══ AVAILABLE RECORDS ══

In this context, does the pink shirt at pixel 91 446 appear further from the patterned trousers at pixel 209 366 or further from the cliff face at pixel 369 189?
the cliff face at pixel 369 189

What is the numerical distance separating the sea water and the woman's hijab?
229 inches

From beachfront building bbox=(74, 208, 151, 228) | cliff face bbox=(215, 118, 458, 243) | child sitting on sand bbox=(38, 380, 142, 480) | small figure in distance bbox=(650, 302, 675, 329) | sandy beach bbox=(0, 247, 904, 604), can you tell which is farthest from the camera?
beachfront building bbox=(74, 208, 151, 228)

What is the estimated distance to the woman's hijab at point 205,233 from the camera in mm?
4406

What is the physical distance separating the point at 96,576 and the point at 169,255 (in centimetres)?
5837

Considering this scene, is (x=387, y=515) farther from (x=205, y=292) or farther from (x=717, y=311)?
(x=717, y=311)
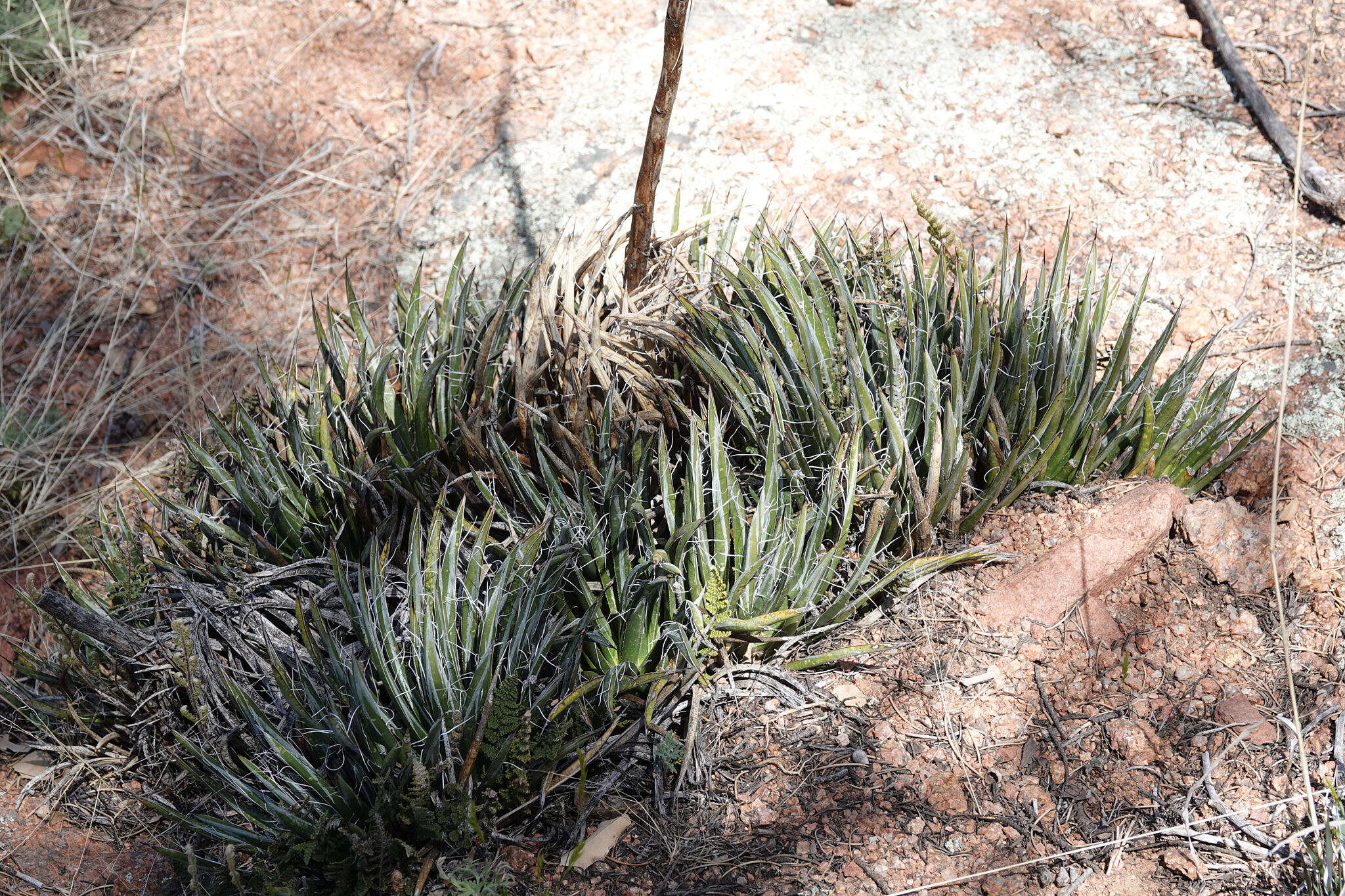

═══

▸ **WORK TO COMPLETE**
Reproduce the lines of the listing verbatim, starting at the line containing "What is the physical" and ending at the final line of the listing. Omit the pictures from your answer.

▸ **EXERCISE SOLUTION**
What is the physical distance separating the point at 96,576 and the point at 169,255 (in centimetres)?
5837

Considering this scene, is (x=387, y=515) farther from (x=205, y=292) or farther from (x=717, y=311)?
(x=717, y=311)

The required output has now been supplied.